# Diy Coaxial Cable



## southworth (Oct 7, 2006)

I want to run my digital audio output from my PC to my audio system pre/pro. Are there any tutorials out there that will show me how to build one? Also, what reasonable inexpensive cable, and connectors do you recommend for a 50' run? :help:


----------



## Danny (May 3, 2006)

Don't know about particular cable but check that it will be able to handle a digital signal (it works at a higher frequency).
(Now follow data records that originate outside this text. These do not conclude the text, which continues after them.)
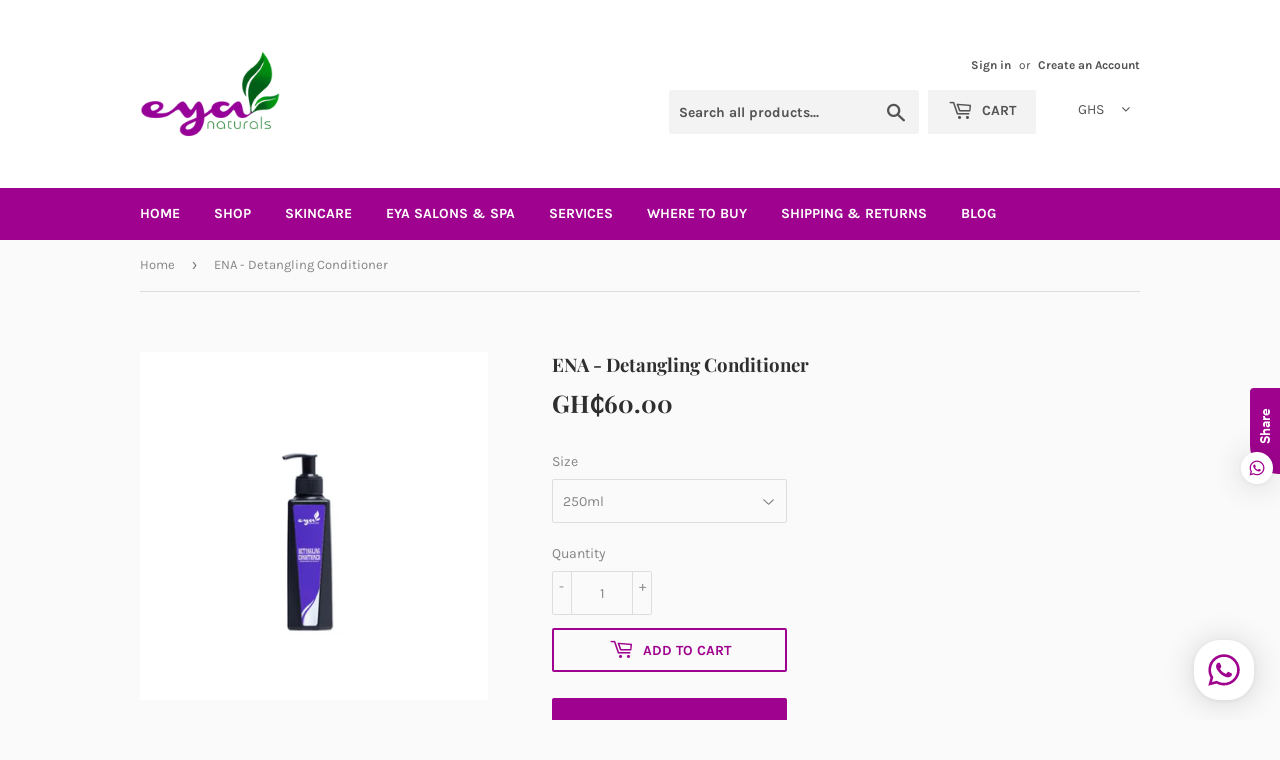

--- FILE ---
content_type: image/svg+xml
request_url: https://cdn.jsdelivr.net/npm/country-flag-emoji-json@2.0.0/dist/images/GH.svg
body_size: -491
content:
<svg id="emoji" viewBox="0 0 72 72" xmlns="http://www.w3.org/2000/svg">
  <g id="color">
    <rect x="5" y="17" width="62" height="38" fill="#5c9e31"/>
    <rect x="5" y="30" width="62" height="12" fill="#fcea2b"/>
    <rect x="5" y="17" width="62" height="13" fill="#d22f27"/>
    <polygon stroke="#000" stroke-linecap="round" stroke-linejoin="round" points="33.528 39.723 36.067 32.277 38.256 39.609 32.175 35.191 39.825 35.007 33.528 39.723"/>
  </g>
  <g id="line">
    <rect x="5" y="17" width="62" height="38" fill="none" stroke="#000" stroke-linecap="round" stroke-linejoin="round" stroke-width="2"/>
  </g>
</svg>
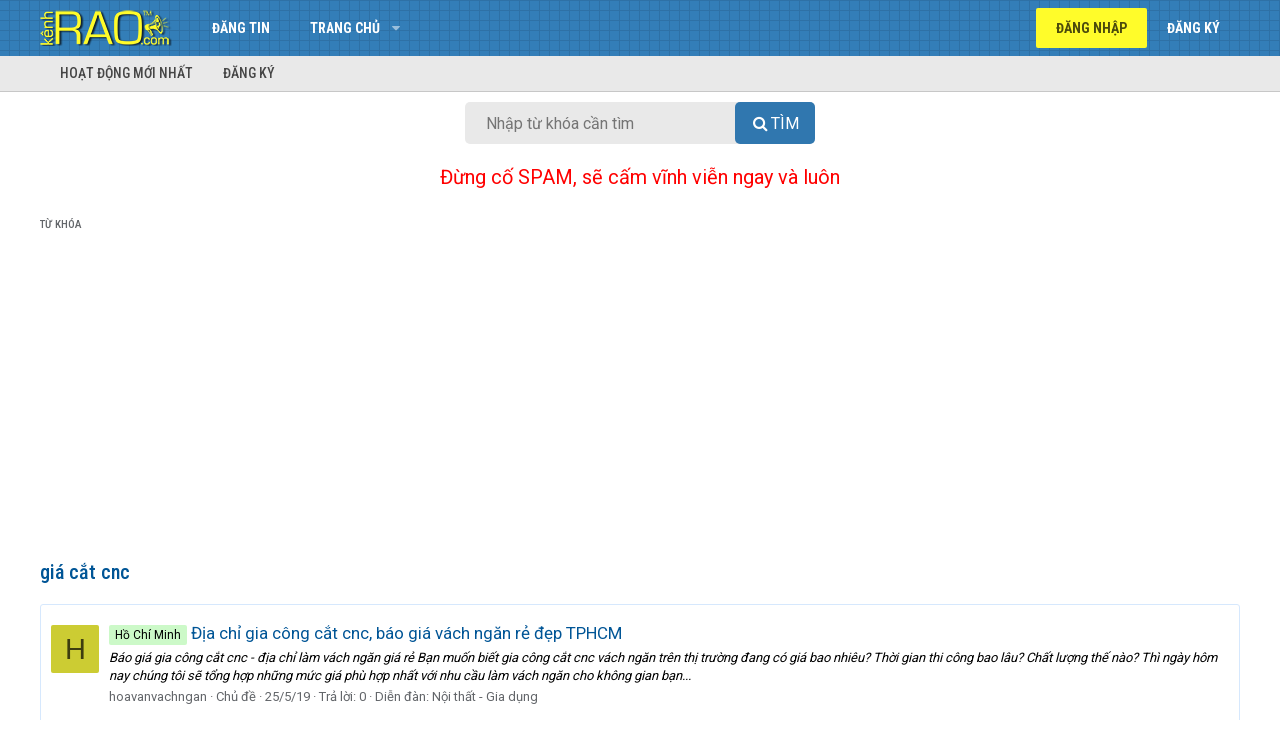

--- FILE ---
content_type: text/html; charset=utf-8
request_url: https://www.google.com/recaptcha/api2/aframe
body_size: 267
content:
<!DOCTYPE HTML><html><head><meta http-equiv="content-type" content="text/html; charset=UTF-8"></head><body><script nonce="zHxZTyCqm56hYOIhaLNucw">/** Anti-fraud and anti-abuse applications only. See google.com/recaptcha */ try{var clients={'sodar':'https://pagead2.googlesyndication.com/pagead/sodar?'};window.addEventListener("message",function(a){try{if(a.source===window.parent){var b=JSON.parse(a.data);var c=clients[b['id']];if(c){var d=document.createElement('img');d.src=c+b['params']+'&rc='+(localStorage.getItem("rc::a")?sessionStorage.getItem("rc::b"):"");window.document.body.appendChild(d);sessionStorage.setItem("rc::e",parseInt(sessionStorage.getItem("rc::e")||0)+1);localStorage.setItem("rc::h",'1769375187490');}}}catch(b){}});window.parent.postMessage("_grecaptcha_ready", "*");}catch(b){}</script></body></html>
I think that you should be able to use ordinary connectors (I did when building a DMX cable and it worked fine).


----------



## John S (May 31, 2006)

Try

http://www.bus.ucf.edu/cwhite/theater/diycable.htm


----------



## ssabripo (Nov 2, 2006)

you are in luck! 

http://www.hometheatershack.com/for...-cables-tutorial-200-cables-1-10-th-cost.html


----------



## Ayreonaut (Apr 26, 2006)

Is a 50' run of digital coax OK? I'm considering running a cable from my PC to my reciever, about 50' away.


----------



## brucek (Apr 11, 2006)

> Is a 50' run of digital coax OK? I'm considering running a cable from my PC to my reciever, about 50' away.


If you're using a standard 75 ohm S/PDIF interface and run of the mill 44.1Khz sampled information = ~6Mhz bandwidth, then 50 feet is nothing for an RG59 cable. Step up to RG6 and it would be even better.

The latest True Dolby HD etc is sampled much higher, but 50 feet is fine.

brucek


----------